Photographer Jonathan Kline, a faculty member since 1998, has been awarded a Fine Arts Award from the American Scandinavian Foundation in New York. This recognition will allow him to continue his ongoing Ecliptics Project this summer in the Arctic Circle, a project that deals with extended exposures of the orbiting sun. Kline, who earned his MFA at the Rochester Institute of Technology, will spend two months on the Norwegian archipelago of Svalbard, which is within 850 miles of the North Pole. Kline’s work can be seen in the collections of the Bibliotheque Nationale in Paris, the Princeton Museum of Art, and the National Park Service, Ellis Island, among others.

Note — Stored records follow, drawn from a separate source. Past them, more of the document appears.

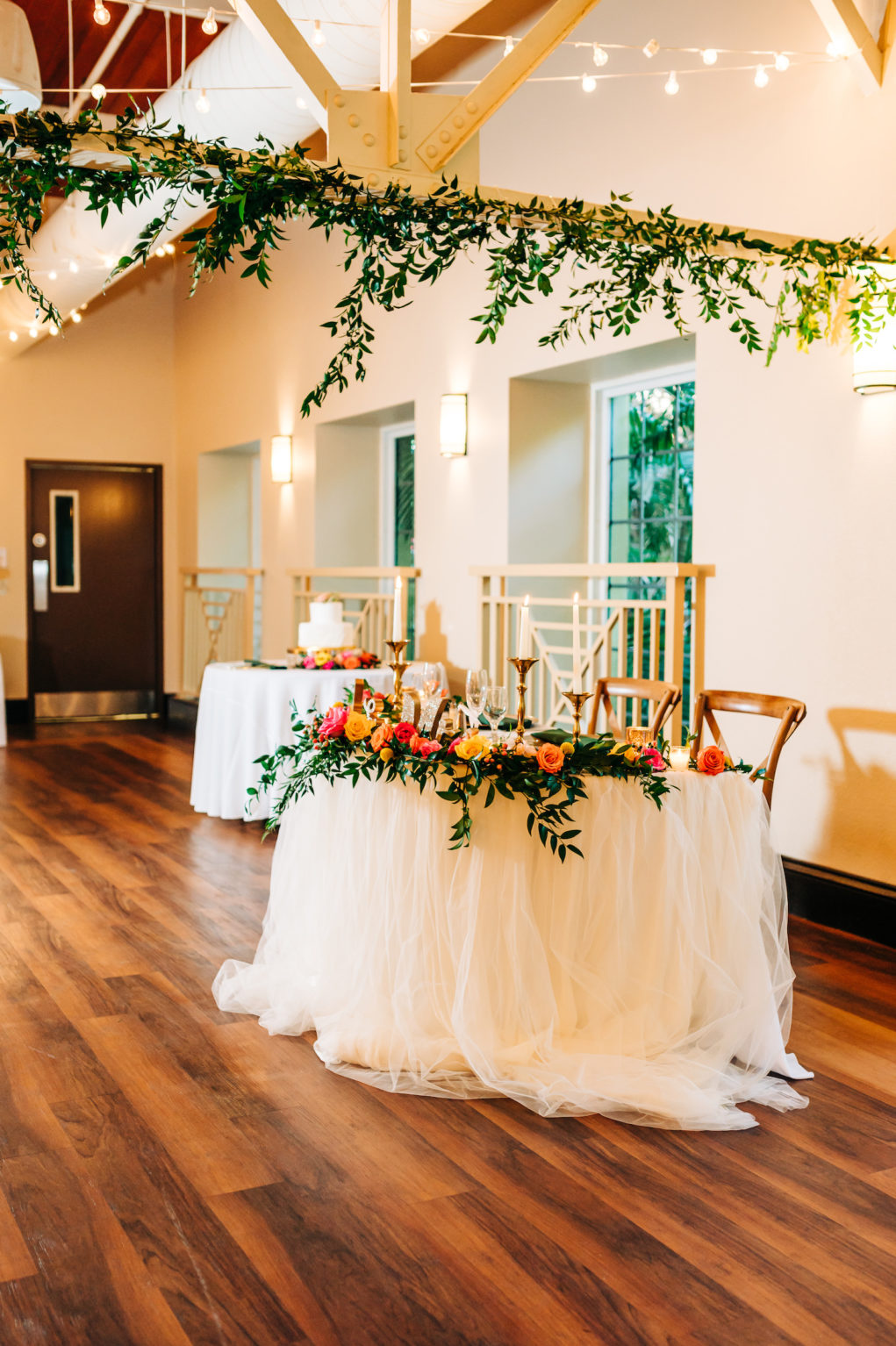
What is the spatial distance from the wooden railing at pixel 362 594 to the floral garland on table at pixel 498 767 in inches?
152

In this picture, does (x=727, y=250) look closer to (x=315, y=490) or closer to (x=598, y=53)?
(x=598, y=53)

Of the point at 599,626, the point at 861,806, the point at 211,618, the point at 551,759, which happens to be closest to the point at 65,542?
the point at 211,618

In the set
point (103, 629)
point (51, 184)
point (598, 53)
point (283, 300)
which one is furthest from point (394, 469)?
point (51, 184)

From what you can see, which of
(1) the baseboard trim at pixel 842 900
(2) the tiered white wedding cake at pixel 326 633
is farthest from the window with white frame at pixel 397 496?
(1) the baseboard trim at pixel 842 900

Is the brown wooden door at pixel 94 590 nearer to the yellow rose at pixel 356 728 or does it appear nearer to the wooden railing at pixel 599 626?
the wooden railing at pixel 599 626

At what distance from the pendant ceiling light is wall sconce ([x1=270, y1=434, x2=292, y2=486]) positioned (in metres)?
4.91

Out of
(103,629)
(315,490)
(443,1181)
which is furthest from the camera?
(103,629)

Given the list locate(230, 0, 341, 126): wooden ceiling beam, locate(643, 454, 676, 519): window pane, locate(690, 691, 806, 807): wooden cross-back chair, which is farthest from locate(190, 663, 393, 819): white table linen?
locate(230, 0, 341, 126): wooden ceiling beam

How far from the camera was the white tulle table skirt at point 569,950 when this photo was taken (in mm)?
3004

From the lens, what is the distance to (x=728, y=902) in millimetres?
3102

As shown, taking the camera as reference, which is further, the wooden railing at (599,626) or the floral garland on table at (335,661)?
the floral garland on table at (335,661)

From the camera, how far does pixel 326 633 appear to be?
21.6 feet

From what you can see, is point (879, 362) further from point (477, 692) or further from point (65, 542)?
point (65, 542)

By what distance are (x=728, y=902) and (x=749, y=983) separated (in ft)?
0.69
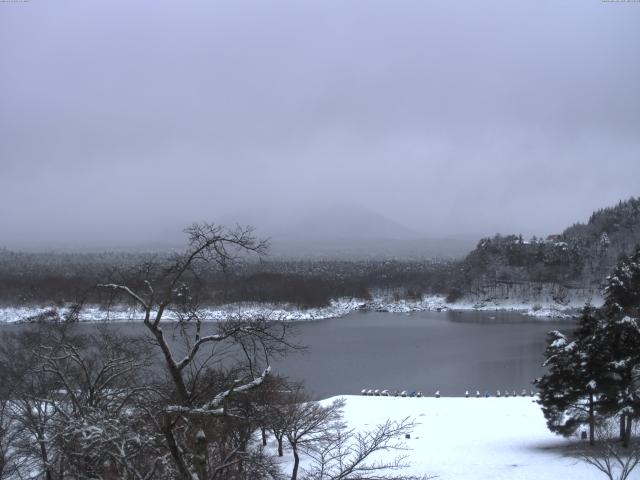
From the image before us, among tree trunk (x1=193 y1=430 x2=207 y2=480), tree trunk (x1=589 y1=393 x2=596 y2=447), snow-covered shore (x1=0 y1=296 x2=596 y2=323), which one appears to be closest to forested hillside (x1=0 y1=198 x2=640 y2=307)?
snow-covered shore (x1=0 y1=296 x2=596 y2=323)

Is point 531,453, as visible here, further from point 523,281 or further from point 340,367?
point 523,281

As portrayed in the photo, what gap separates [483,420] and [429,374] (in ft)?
33.6

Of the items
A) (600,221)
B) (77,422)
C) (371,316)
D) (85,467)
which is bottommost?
(371,316)

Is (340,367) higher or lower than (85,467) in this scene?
lower

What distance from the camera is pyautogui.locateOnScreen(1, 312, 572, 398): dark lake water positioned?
24.6 m

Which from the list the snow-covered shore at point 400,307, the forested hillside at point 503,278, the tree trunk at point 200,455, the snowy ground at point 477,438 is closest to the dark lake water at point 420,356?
the snowy ground at point 477,438

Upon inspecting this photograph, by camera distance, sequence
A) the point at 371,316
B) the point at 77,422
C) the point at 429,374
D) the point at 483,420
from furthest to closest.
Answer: the point at 371,316, the point at 429,374, the point at 483,420, the point at 77,422

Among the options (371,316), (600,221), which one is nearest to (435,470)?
(371,316)

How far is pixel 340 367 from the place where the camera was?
2812cm

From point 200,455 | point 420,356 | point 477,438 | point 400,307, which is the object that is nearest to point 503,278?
point 400,307

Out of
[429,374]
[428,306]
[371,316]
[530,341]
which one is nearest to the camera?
[429,374]

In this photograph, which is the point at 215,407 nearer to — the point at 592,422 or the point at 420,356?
the point at 592,422

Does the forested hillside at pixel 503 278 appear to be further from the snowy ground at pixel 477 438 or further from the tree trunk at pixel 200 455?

Ed Ochester, a poet and member of the core faculty of Bennington's graduate program in writing and literature, has been honored with the 2006 George Garrett Award for Outstanding Community Service in Literature from the Association of Writers & Writing programs (AWP). The award is a tribute to Ochester’s “exceptional donations of care, time, labor, and money to support writers and their literary accomplishments.” The professor emeritus of English at the University of Pittsburgh serves as editor of the Pitt Poetry Series and is the founding editor and current co-editor of the critically acclaimed literary magazine, 5AM.

Eileen Scully was honored by the American Historical Association with the 2005 Eugene Asher Distinguished Teaching Award after being nominated by two Bennington students. Established in 1986, the national award recognizes outstanding teaching and advocacy for history teaching at two-year, four-year, and graduate colleges and universities. The award is named for a leading advocate of history teaching. Scully, who earned her PhD in American History from Georgetown University, has been a member of the history faculty since 2000 and also serves as the coordinator for the newly established Democracy Project.

Meanwhile, ecologist Kerry Woods, member of the science faculty for 20 years, has been invited to chair the 2007 Annual Meeting of the 9,000-member Ecological Society of America, a position typically held by individuals from large research universities. Woods, who earned his PhD in ecology and evolutionary biology from Cornell University, has studied a range of ecosystems and his current research¯which involves many Bennington students¯addresses the dynamics of old-growth forests in Michigan and landscape patterns and history in Vermont.